I need to run a query, that select two columns from a big table (3m+ rows, with selecting two columns, the result set is around 6-7m) and returns a list. So I used union to merge the columns into a list and also to eliminate duplicates. The problem is that I cant return the result in one query, I need to partition it, so I applied a LIMIT ?,?
to the subqueries, which the application layer sets via Prepared Statements.
SELECT val
FROM
(
(SELECT fs.smr as val
FROM `fr_search` as fs
ORDER BY val LIMIT ?,?)
UNION
(SELECT fs.dmr as val
FROM `fr_search` as fs
ORDER BY val LIMIT ?,?)
) as vals
GROUP BY val
The problem: The union eliminates the duplicates, but only after the LIMIT is applied. Meaning If the two query returns 100+100=200 rows and most of them is a duplicate, I only return <200 rows. How can I apply a limit to such a query, that I can return a specific amount of rows? (If I apply the LIMIT after the subqueries, It will take more than two minutes to run, so It will not solve the problem. )
You don't actually need a subquery for this. The following will work for the first 100 rows:
(SELECT DISTINCT fs.smr as val
FROM `fr_search` as fs
ORDER BY val
LIMIT 100
)
UNION
(SELECT DISTINCT fs.dmr as val
FROM `fr_search` as fs
ORDER BY val
LIMIT 100
)
ORDER BY val
LIMIT 100;
However, once you start putting in offset, it gets more complicated.

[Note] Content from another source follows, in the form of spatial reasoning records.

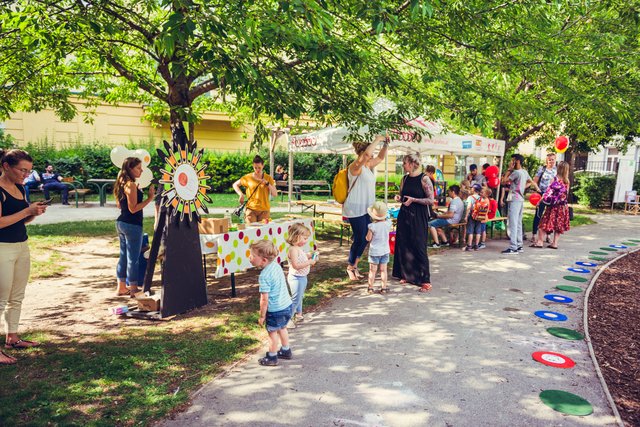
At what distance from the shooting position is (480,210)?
9.38 metres

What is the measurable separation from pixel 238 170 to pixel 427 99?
679 inches

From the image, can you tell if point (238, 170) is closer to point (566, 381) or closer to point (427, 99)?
point (427, 99)

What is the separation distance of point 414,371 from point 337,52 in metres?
3.41

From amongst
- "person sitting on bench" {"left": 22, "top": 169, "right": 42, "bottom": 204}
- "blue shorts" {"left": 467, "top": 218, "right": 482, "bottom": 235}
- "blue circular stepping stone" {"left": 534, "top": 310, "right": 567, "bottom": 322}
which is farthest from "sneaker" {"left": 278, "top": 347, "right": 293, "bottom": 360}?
"person sitting on bench" {"left": 22, "top": 169, "right": 42, "bottom": 204}

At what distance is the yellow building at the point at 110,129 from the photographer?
775 inches

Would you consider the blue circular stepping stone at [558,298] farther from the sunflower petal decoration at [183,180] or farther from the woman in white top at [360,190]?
the sunflower petal decoration at [183,180]

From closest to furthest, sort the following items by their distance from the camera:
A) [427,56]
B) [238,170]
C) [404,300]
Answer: [404,300] < [427,56] < [238,170]

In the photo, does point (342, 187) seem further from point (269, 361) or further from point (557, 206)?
point (557, 206)

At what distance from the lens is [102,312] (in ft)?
18.0

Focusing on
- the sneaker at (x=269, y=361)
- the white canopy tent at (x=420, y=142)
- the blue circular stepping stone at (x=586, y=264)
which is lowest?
the sneaker at (x=269, y=361)

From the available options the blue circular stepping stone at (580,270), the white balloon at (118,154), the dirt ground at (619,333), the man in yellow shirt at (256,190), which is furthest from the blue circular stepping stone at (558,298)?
the white balloon at (118,154)

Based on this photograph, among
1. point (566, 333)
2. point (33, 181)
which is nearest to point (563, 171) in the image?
point (566, 333)

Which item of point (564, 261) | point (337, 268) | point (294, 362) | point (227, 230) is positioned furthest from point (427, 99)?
point (294, 362)

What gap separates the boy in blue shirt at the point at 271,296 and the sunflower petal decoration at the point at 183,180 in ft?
5.62
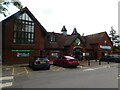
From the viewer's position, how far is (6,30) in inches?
666

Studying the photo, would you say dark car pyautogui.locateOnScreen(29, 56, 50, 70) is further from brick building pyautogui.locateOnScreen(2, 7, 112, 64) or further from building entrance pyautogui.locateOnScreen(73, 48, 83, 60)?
building entrance pyautogui.locateOnScreen(73, 48, 83, 60)

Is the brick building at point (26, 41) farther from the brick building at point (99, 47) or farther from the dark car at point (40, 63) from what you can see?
the dark car at point (40, 63)

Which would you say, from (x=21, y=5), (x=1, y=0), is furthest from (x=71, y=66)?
(x=1, y=0)

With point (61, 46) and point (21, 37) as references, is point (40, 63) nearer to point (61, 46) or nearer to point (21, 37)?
point (21, 37)

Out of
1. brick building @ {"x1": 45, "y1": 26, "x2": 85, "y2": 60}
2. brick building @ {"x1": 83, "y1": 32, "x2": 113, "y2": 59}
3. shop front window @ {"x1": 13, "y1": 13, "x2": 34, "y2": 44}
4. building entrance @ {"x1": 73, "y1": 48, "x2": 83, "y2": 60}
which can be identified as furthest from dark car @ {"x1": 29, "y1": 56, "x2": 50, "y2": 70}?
brick building @ {"x1": 83, "y1": 32, "x2": 113, "y2": 59}

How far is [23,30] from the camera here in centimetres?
1831

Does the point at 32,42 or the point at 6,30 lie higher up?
the point at 6,30

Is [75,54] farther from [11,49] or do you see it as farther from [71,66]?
[11,49]

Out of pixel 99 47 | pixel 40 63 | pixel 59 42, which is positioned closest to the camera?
pixel 40 63

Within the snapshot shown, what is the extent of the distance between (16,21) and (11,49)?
4777mm

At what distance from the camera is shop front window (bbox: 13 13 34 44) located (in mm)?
17664

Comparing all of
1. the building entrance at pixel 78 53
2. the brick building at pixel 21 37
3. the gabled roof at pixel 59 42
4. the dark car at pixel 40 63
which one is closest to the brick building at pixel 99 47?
the building entrance at pixel 78 53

For the next 100 rows:
(SELECT DISTINCT fs.smr as val
FROM `fr_search` as fs
ORDER BY val
LIMIT 200
)
UNION
(SELECT DISTINCT fs.dmr as val
FROM `fr_search` as fs
ORDER BY val
LIMIT 200
)
ORDER BY val
LIMIT 100, 100;
The problem is that you don't know where the second set will come from.
If you actually need to page through the result set, I would suggest that you store it in a temporary table and page off of the temporary table.